PASSAGE TO READ:
━━━━━━━━━━━━━━━━━━━━━━━━━━━━━━

Linear Regression with R
Expectations
In the following exercises, you will be asked to study the relationship of a continuous response variable and one or more predictors. In doing so, remember to:
- perform model diagnosis
- including visualization tools
- including multicollinearity assessment
- perform informed model selection
- comment each result of an analysis you run with R
Exercise 1
Analysis of the production
data set which is composed of the following variables:
Variable name | Description |
---|---|
x | Number of produced pieces |
y | Production cost |
Study the relationship between x
and y
.
Exercise 2
Analysis of the brain
data set which is composed of the following variables:
Variable name | Description |
---|---|
body_weight | Body weight in kg |
brain_weight | Brain weight in kg |
Study the relationship between body and brain weights, to establish how the variable brain_weight
changes with the variable body_weight
.
Exercise 3
Analysis of the anscombe
data set which is composed of the following variables:
Variable name | Description |
---|---|
x1 | Predictor to be used for explaining y1 |
x2 | Predictor to be used for explaining y2 |
x3 | Predictor to be used for explaining y3 |
x4 | Predictor to be used for explaining y4 |
y1 | Response to be explained by x1 |
y2 | Response to be explained by x2 |
y3 | Response to be explained by x3 |
y4 | Response to be explained by x4 |
Study the relationship between each \(y_i\) and the corresponding \(x_i\).
Exercise 4
Analysis of the cement
data set, which contains the following variables:
Variable name | Description |
---|---|
aluminium | Percentage of \(\mathrm{Ca}_3 \mathrm{Al}_2 \mathrm{O}_6\) |
silicate | Percentage of \(\mathrm{C}_2 \mathrm{S}\) |
aluminium_ferrite | Percentage of \(4 \mathrm{CaO} \mathrm{Al}_2 \mathrm{O}_3 \mathrm{Fe}_2 \mathrm{O}_3\) |
silicate_bic | Percentage of \(\mathrm{C}_3 \mathrm{S}\) |
hardness | Hardness of the cement obtained by mixing the above four components |
Study, using a multiple linear regression model, how the variable hardness
depends on the four predictors.

━━━━━━━━━━━━━━━━━━━━━━━━━━━━━━

INPUT DATA:
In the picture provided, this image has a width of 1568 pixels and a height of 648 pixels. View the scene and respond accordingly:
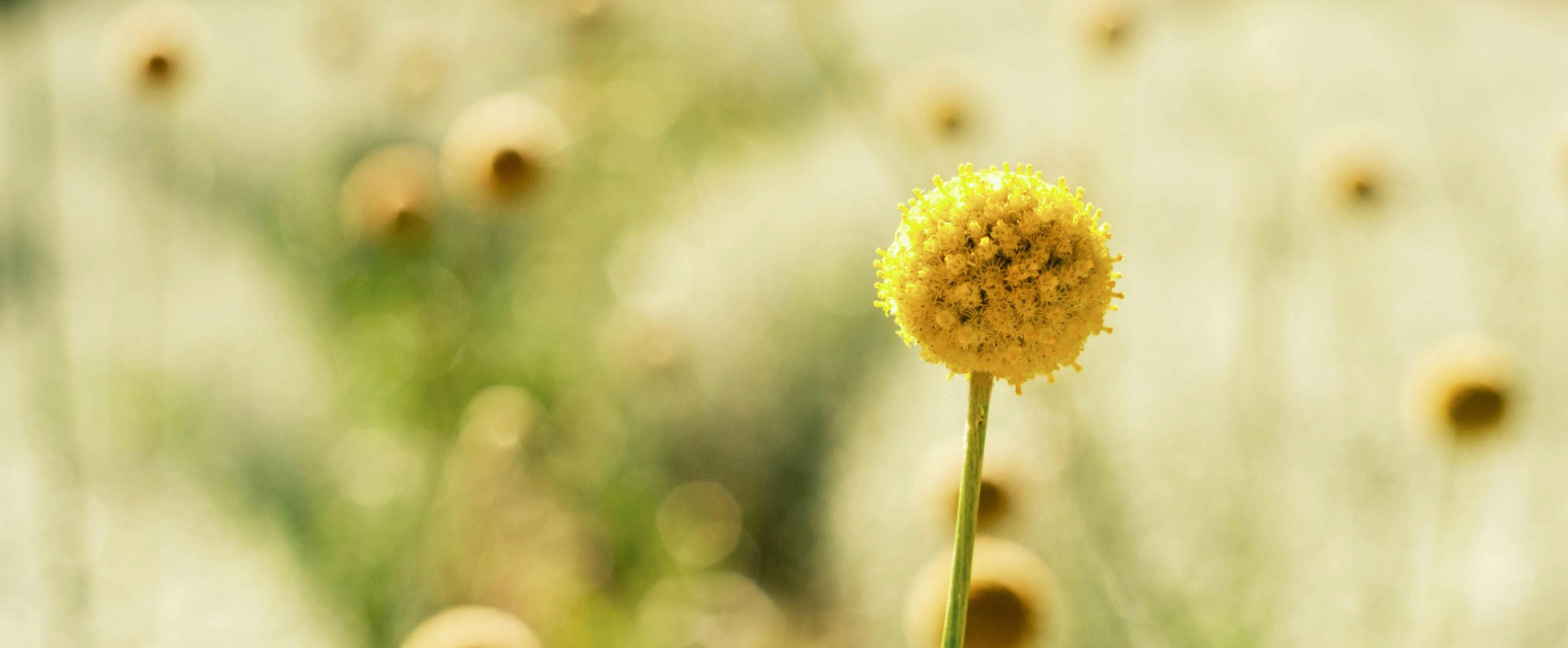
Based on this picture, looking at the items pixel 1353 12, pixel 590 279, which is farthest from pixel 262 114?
pixel 1353 12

━━━━━━━━━━━━━━━━━━━━━━━━━━━━━━

WHAT YOU NEED TO DO:
Do these statements agree with the linear regression exercises? For each, answer yes or no and quote the words from the exercises that decide it.
1. In the brain data set, both weights are measured in kilograms.
2. Exercise 4 calls for a model with only one predictor.
3. In the production data set, y stands for the number of produced pieces.
You can set the material aside; it plays no part here.

SOLUTION BELOW:
1. Yes: "Body weight in kg" and "Brain weight in kg".
2. No: "using a multiple linear regression model, how the variable hardness".
3. No: "Production cost".